NOTE: this function is based on sampling and does not guarantee the closest point.

return:
A Tuple containing: 1) An approximation of the closest unoccluded snap point to pos or None if an unoccluded point could not be found, 2) the sampled orientation if found or None, 3) a boolean success flag.

def habitat.datasets.rearrange.navmesh_utils.get_largest_island_index(pathfinder: habitat_sim._ext.habitat_sim_bindings.PathFinder, sim: habitat_sim.simulator.Simulator, allow_outdoor: bool = True) -> int

Get the index of the largest NavMesh island. Optionally exclude outdoor islands.

NOTE: outdoor heuristic may need to be tuned, but parameters are default here.

If no islands exist satisfying the indoor constraints, then the entire navmesh -1 is returned.

Record list:
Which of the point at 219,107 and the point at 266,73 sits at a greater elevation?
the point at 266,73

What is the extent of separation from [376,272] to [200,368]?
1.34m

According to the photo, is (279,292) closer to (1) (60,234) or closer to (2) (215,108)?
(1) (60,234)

Brief 1:
Answer these questions using the navmesh utilities excerpt:
(a) What is the closest-snap-point function based on?
(b) What is the third item in the tuple that function returns?
(c) What is the default value of allow_outdoor in get_largest_island_index?
Brief 2: Based on the navmesh utilities excerpt, why might the returned snap point not be the closest one?
Brief 3: Revise everything from "NOTE: this function" down to "are default here." in the navmesh utilities excerpt, changing "unoccluded" to "unobstructed".

Response 1:
(a) It is based on sampling.
(b) The third item is a boolean success flag.
(c) The default value is True.

Response 2: The function is based on sampling, so it does not guarantee the closest point. It returns only an approximation of the closest unoccluded snap point.

Response 3:
NOTE: this function is based on sampling and does not guarantee the closest point.

return:
A Tuple containing: 1) An approximation of the closest unobstructed snap point to pos or None if an unobstructed point could not be found, 2) the sampled orientation if found or None, 3) a boolean success flag.

def habitat.datasets.rearrange.navmesh_utils.get_largest_island_index(pathfinder: habitat_sim._ext.habitat_sim_bindings.PathFinder, sim: habitat_sim.simulator.Simulator, allow_outdoor: bool = True) -> int

Get the index of the largest NavMesh island. Optionally exclude outdoor islands.

NOTE: outdoor heuristic may need to be tuned, but parameters are default here.